■ EXERCISE DETAILS: Transcribe the listing below in full, keeping every line exactly as it is.

■ MATERIAL SUPPLIED:
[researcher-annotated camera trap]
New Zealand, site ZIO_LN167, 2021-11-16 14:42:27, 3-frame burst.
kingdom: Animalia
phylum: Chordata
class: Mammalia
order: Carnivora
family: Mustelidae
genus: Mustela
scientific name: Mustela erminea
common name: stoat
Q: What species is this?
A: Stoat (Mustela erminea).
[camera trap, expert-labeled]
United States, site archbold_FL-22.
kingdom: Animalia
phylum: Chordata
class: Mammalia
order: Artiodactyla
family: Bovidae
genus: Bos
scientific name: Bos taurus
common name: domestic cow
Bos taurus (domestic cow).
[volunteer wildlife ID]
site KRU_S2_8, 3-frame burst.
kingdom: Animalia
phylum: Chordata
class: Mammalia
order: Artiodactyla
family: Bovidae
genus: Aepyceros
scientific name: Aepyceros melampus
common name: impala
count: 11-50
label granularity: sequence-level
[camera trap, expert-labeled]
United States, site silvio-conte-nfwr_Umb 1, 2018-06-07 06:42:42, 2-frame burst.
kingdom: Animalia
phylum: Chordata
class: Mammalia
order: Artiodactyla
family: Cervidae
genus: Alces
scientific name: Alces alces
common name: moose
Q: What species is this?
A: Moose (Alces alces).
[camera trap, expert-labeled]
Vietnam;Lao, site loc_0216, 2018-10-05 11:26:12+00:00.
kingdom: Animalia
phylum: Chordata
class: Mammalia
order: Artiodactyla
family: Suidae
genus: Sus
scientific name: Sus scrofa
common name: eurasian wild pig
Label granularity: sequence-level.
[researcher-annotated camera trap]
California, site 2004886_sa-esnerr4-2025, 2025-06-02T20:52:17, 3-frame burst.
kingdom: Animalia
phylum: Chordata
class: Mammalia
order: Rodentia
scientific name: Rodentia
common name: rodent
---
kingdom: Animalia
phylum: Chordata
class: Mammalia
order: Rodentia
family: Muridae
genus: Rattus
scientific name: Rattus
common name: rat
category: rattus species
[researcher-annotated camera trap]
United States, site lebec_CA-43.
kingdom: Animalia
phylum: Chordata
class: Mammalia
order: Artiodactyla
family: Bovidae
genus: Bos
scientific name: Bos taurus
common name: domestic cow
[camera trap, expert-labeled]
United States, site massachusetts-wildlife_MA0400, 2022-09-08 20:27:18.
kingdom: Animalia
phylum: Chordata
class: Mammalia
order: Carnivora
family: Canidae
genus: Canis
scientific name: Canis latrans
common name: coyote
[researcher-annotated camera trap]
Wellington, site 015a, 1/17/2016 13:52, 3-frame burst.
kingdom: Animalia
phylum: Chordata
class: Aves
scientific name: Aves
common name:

■ FINISHED EXERCISE:
[researcher-annotated camera trap]
New Zealand, site ZIO_LN167, 2021-11-16 14:42:27, 3-frame burst.
kingdom: Animalia
phylum: Chordata
class: Mammalia
order: Carnivora
family: Mustelidae
genus: Mustela
scientific name: Mustela erminea
common name: stoat
Q: What species is this?
A: Stoat (Mustela erminea).
[camera trap, expert-labeled]
United States, site archbold_FL-22.
kingdom: Animalia
phylum: Chordata
class: Mammalia
order: Artiodactyla
family: Bovidae
genus: Bos
scientific name: Bos taurus
common name: domestic cow
Bos taurus (domestic cow).
[volunteer wildlife ID]
site KRU_S2_8, 3-frame burst.
kingdom: Animalia
phylum: Chordata
class: Mammalia
order: Artiodactyla
family: Bovidae
genus: Aepyceros
scientific name: Aepyceros melampus
common name: impala
count: 11-50
label granularity: sequence-level
[camera trap, expert-labeled]
United States, site silvio-conte-nfwr_Umb 1, 2018-06-07 06:42:42, 2-frame burst.
kingdom: Animalia
phylum: Chordata
class: Mammalia
order: Artiodactyla
family: Cervidae
genus: Alces
scientific name: Alces alces
common name: moose
Q: What species is this?
A: Moose (Alces alces).
[camera trap, expert-labeled]
Vietnam;Lao, site loc_0216, 2018-10-05 11:26:12+00:00.
kingdom: Animalia
phylum: Chordata
class: Mammalia
order: Artiodactyla
family: Suidae
genus: Sus
scientific name: Sus scrofa
common name: eurasian wild pig
Label granularity: sequence-level.
[researcher-annotated camera trap]
California, site 2004886_sa-esnerr4-2025, 2025-06-02T20:52:17, 3-frame burst.
kingdom: Animalia
phylum: Chordata
class: Mammalia
order: Rodentia
scientific name: Rodentia
common name: rodent
---
kingdom: Animalia
phylum: Chordata
class: Mammalia
order: Rodentia
family: Muridae
genus: Rattus
scientific name: Rattus
common name: rat
category: rattus species
[researcher-annotated camera trap]
United States, site lebec_CA-43.
kingdom: Animalia
phylum: Chordata
class: Mammalia
order: Artiodactyla
family: Bovidae
genus: Bos
scientific name: Bos taurus
common name: domestic cow
[camera trap, expert-labeled]
United States, site massachusetts-wildlife_MA0400, 2022-09-08 20:27:18.
kingdom: Animalia
phylum: Chordata
class: Mammalia
order: Carnivora
family: Canidae
genus: Canis
scientific name: Canis latrans
common name: coyote
[researcher-annotated camera trap]
Wellington, site 015a, 1/17/2016 13:52, 3-frame burst.
kingdom: Animalia
phylum: Chordata
class: Aves
scientific name: Aves
common name:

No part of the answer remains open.